Still, Toronto cosmetic dermatologist Dr. Fred Weksburg says some people believe looking better is worth the price and can make most anyone under the age of 60 look as if they have been on an extended holiday.

The number one cosmetic procedure in North America today is the injection of a diluted form of the poison botulinum toxin Type A, known as Botox, into deep frown lines to paralyze the muscles that make us look haggard and crotchety.

According to a Newsweek magazine cover story published last spring, more than 1.6 million cosmetic Botox procedures were performed last year in the United States alone.

Cosmetic surgery costs
Typically, Weksburg uses Botox on the upper half of the face and collagen on the lower.

Ballpark costs: $400 for frown lines, $300 to $600 to obscure lines around the mouth, and a total face procedure for $3,000 to $6,000.  

Botox injections, which have to be repeated every few months, may still be considered cheap when compared to the cost of a facelift–$10,000 to $20,000. 

Naturally, if you decide to investigate any form of cosmetic surgery, says Weksburg, you can expect to get what you pay for.  Ask your family doctor for a reference and investigate on your own–a good reference site is www.cosmeticsurgerycanada.com.

Next page: Look after teeth

Look after teeth
Good dentists take a pragmatic approach to making our teeth look better as we age. Toronto dentist Dr. Janet Tamo says people should always be conscientious about their teeth.

Bad teeth are unattractive, unnecessary and unacceptable. That’s because smart people know that if they look after their teeth, they will last a lifetime.

“Dentistry is not expensive. Neglect is expensive. And nothing makes you look old faster than losing your teeth,” Tamo says.

Age changes teeth
As we age, our million-dollar smiles need more attention. Getting long in the tooth is an old cliché that really means shrinking gums. But teeth naturally darken with age. They also tend to shift in the mouth and become more crowded at the front. The solutions are both good hygiene and good dental care.

Preventing gum disease
Gum disease is not inevitable.

“It can be prevented by flossing every day and brushing two or three times a day for at least two minutes each time,” Tamo says.

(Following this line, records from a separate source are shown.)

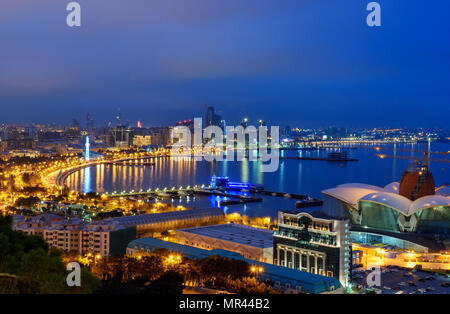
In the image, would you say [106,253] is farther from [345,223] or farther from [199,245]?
[345,223]

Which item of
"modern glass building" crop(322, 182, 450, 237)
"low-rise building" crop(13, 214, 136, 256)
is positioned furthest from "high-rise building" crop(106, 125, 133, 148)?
"low-rise building" crop(13, 214, 136, 256)

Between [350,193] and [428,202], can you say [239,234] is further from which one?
[428,202]

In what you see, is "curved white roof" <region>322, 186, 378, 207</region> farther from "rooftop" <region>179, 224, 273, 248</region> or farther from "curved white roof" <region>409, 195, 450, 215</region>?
"rooftop" <region>179, 224, 273, 248</region>

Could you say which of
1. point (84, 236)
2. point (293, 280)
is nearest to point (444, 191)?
point (293, 280)

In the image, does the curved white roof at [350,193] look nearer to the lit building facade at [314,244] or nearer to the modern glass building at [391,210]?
the modern glass building at [391,210]
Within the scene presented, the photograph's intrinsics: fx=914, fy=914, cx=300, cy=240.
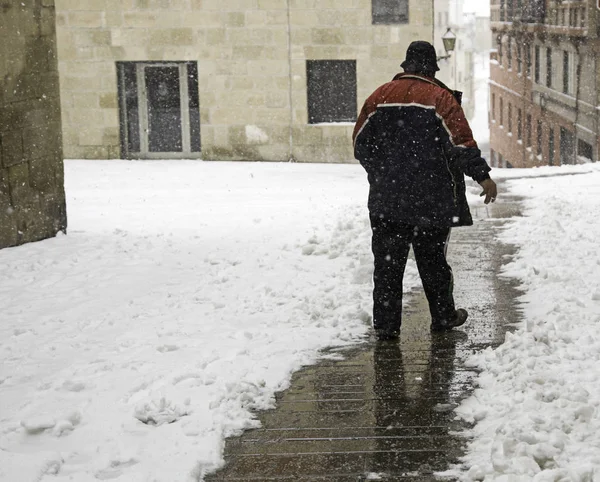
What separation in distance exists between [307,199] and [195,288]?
5549 mm

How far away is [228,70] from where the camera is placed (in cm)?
1744

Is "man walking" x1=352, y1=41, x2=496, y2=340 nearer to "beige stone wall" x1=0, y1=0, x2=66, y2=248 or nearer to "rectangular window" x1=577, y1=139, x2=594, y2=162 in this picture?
"beige stone wall" x1=0, y1=0, x2=66, y2=248

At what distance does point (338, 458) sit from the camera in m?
3.69

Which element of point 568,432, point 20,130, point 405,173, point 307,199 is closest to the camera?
point 568,432

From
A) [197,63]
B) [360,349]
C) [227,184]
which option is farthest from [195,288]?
[197,63]

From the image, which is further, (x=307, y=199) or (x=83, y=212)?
(x=307, y=199)

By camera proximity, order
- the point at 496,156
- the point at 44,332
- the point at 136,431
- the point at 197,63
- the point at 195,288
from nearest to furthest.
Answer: the point at 136,431
the point at 44,332
the point at 195,288
the point at 197,63
the point at 496,156

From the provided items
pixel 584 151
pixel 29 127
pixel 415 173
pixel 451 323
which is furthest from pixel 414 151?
pixel 584 151

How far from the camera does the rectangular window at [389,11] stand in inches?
659

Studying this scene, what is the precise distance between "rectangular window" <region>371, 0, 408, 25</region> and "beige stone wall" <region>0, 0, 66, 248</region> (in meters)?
8.81

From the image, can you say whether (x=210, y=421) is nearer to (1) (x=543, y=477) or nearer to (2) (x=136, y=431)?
(2) (x=136, y=431)

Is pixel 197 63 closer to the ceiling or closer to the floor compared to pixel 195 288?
closer to the ceiling

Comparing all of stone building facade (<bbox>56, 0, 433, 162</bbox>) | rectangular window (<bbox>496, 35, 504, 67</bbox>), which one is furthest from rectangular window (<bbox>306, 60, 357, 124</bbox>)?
rectangular window (<bbox>496, 35, 504, 67</bbox>)

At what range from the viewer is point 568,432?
12.0 feet
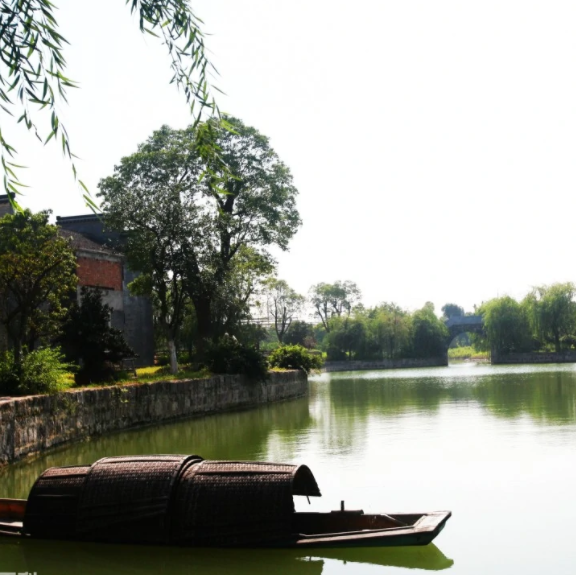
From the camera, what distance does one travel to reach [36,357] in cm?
1622

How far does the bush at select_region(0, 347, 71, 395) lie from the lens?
50.8 feet

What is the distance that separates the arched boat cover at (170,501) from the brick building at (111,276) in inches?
728

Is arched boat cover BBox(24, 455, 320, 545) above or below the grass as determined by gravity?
below

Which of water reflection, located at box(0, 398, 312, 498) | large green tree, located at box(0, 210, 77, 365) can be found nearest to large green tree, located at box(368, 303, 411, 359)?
water reflection, located at box(0, 398, 312, 498)

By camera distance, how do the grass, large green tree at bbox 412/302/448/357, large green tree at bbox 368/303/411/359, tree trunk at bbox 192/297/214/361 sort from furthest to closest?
large green tree at bbox 412/302/448/357, large green tree at bbox 368/303/411/359, tree trunk at bbox 192/297/214/361, the grass

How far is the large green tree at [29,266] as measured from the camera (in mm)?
18609

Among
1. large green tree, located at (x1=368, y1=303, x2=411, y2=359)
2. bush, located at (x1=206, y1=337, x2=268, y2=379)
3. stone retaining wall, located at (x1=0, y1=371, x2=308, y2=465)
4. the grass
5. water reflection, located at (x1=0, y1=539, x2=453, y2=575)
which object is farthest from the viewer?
large green tree, located at (x1=368, y1=303, x2=411, y2=359)

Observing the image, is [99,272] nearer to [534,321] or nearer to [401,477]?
[401,477]

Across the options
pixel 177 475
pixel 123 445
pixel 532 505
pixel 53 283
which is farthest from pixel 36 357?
pixel 532 505

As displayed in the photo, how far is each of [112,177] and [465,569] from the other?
2525 centimetres

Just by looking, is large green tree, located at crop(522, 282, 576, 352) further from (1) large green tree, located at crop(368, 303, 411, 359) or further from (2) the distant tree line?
(1) large green tree, located at crop(368, 303, 411, 359)

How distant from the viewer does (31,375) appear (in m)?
15.8

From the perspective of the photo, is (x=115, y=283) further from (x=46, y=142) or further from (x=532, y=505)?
(x=46, y=142)

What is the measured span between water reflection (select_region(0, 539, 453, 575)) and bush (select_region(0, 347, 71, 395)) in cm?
822
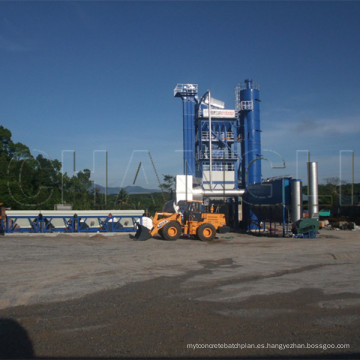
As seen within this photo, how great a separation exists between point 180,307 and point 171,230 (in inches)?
672

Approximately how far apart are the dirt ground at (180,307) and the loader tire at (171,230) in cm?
828

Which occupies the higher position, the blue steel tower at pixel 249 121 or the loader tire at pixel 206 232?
the blue steel tower at pixel 249 121

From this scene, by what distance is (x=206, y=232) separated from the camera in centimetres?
2698

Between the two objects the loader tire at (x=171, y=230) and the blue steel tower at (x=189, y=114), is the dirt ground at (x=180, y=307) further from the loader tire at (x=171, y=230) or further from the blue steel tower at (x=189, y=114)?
the blue steel tower at (x=189, y=114)

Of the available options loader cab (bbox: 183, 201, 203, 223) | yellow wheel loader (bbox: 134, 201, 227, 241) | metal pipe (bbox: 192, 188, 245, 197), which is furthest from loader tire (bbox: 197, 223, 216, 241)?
metal pipe (bbox: 192, 188, 245, 197)

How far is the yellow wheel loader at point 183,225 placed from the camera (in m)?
26.4

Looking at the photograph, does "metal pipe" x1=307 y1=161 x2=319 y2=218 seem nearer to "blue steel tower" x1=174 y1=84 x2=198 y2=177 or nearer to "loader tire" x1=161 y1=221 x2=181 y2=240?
"loader tire" x1=161 y1=221 x2=181 y2=240

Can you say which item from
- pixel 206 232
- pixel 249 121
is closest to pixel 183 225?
pixel 206 232

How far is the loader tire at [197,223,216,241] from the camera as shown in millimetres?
26748

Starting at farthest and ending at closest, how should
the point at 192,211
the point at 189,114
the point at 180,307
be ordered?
the point at 189,114 → the point at 192,211 → the point at 180,307

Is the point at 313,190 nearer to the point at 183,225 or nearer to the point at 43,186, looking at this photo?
the point at 183,225

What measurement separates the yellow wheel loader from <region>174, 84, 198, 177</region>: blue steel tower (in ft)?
89.4

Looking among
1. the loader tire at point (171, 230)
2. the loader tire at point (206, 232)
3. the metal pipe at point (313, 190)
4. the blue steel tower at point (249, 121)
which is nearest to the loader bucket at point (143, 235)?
the loader tire at point (171, 230)

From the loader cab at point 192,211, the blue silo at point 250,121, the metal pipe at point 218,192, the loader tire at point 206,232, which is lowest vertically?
the loader tire at point 206,232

And brushing doesn’t mean using muscle to scrub, which men tend to do. She strongly recommends using an electric toothbrush to gently remove the detritus of the day. Brush the back of the tongue, too, but only with a manual toothbrush.

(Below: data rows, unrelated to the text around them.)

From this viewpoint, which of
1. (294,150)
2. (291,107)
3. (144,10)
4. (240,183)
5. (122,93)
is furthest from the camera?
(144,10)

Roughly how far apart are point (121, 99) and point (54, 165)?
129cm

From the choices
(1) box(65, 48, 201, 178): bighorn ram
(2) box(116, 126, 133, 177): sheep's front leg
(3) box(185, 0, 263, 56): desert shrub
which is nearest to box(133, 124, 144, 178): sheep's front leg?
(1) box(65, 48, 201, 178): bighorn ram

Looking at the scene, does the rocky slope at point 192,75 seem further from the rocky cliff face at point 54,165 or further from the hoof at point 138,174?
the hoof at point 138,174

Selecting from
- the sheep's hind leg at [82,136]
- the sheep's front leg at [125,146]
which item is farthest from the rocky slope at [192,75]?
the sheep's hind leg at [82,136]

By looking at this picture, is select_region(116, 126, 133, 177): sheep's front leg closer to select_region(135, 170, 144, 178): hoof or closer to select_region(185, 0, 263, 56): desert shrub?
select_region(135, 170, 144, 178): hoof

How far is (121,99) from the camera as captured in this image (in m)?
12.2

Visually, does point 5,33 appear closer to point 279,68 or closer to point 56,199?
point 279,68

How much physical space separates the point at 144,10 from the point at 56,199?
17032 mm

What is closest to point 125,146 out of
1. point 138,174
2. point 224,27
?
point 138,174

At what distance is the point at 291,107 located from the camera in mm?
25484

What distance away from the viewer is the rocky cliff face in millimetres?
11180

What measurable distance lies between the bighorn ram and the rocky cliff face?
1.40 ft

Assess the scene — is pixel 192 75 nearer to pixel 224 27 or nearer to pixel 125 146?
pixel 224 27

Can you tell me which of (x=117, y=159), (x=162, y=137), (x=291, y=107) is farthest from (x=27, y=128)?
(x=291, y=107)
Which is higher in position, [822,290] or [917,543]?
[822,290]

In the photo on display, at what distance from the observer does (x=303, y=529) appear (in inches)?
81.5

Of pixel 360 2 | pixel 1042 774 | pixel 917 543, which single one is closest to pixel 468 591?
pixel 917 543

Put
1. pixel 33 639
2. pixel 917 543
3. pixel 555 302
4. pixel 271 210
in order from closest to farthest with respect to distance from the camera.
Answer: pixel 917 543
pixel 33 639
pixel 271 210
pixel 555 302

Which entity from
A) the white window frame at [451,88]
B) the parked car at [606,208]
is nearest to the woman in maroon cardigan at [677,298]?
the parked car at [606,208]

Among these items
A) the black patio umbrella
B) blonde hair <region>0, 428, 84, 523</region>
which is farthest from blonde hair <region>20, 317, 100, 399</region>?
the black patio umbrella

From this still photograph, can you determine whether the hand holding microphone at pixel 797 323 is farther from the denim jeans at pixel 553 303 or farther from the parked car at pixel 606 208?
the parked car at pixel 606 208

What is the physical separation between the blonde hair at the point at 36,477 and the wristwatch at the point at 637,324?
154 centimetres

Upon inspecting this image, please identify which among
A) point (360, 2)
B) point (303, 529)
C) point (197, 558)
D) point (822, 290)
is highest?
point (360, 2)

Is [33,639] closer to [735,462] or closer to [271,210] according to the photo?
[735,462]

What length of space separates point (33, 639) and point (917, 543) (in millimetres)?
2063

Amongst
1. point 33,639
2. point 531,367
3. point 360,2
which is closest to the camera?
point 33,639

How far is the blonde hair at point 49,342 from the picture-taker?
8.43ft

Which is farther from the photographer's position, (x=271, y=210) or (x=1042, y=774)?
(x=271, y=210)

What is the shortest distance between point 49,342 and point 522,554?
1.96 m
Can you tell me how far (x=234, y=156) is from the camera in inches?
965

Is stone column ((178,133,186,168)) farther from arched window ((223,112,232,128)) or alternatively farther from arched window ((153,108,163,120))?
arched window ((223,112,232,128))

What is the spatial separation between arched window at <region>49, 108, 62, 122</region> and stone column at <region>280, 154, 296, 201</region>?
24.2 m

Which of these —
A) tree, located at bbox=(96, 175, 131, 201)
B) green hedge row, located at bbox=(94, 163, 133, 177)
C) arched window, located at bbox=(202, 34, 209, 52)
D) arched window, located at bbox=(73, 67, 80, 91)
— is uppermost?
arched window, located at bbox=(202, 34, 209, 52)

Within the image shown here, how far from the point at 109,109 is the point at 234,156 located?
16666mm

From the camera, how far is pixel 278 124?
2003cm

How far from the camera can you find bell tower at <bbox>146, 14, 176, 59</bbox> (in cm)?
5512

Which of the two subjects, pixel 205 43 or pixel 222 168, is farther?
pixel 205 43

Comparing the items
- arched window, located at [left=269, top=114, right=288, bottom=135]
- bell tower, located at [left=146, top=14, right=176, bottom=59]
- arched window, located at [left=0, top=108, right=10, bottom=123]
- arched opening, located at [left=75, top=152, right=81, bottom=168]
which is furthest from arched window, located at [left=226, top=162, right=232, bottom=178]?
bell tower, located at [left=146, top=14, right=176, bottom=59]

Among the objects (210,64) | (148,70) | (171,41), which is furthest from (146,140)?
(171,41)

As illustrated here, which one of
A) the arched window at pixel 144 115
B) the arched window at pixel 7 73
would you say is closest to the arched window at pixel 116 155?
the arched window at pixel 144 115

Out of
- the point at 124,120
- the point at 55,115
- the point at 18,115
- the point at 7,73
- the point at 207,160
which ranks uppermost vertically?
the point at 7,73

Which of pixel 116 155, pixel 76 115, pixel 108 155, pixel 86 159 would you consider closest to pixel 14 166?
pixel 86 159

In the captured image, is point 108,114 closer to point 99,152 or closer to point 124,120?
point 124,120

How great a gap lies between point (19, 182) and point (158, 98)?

And remember that professional cleaning is required on a regular basis: every three to four months if necessary.

Rinse your mouth often and don’t chew mints or anything else sugary. The sugar is converted to an acid that attacks your teeth.

Keeping teeth white
Even careful brushing may not stave off darkening or yellowing, even with a plethora of brightening toothpastes, which, Tamo says, don’t really work.

After a lifetime of smoking or drinking coffee, tea and red wine, our teeth simply become stained and lose their sparkle.

Bleaching is, in fact, a very popular dental procedure, which promises to last a lifetime with periodical touch-ups. For $400 to $500, dentists will send you home with a kit especially designed for your mouth.

There are many products in the drugstore claiming to do what dentists do for a fraction of the cost. Forget about them, Tamo says. They may not work and may do more harm—to  your gums and even your tooth enamel—than good.

Cosmetics for teeth
Other cosmetic procedures include veneers (thin coats of porcelain applied to the front of misshapen teeth), orthodontics to correct crooked teeth, and crowns or caps either to protect broken teeth or to preserve them after root canals.
All three procedures are expensive. One cap, for example, can range from $600 to $1,000.

If you decide to opt for an implant instead of a bridge to replace a missing tooth, you will really have to bite the bullet. Implants, which dentists hail as the way of the future, cost as much as $3,000 each.  

The good news? As Dr. Weksburg says, “Science and technology are doing a lot to help people stay young. And I consider 50 young today. Generally, baby boomers and their older counterparts are coping with the years much better. And they are not going down without a fight.”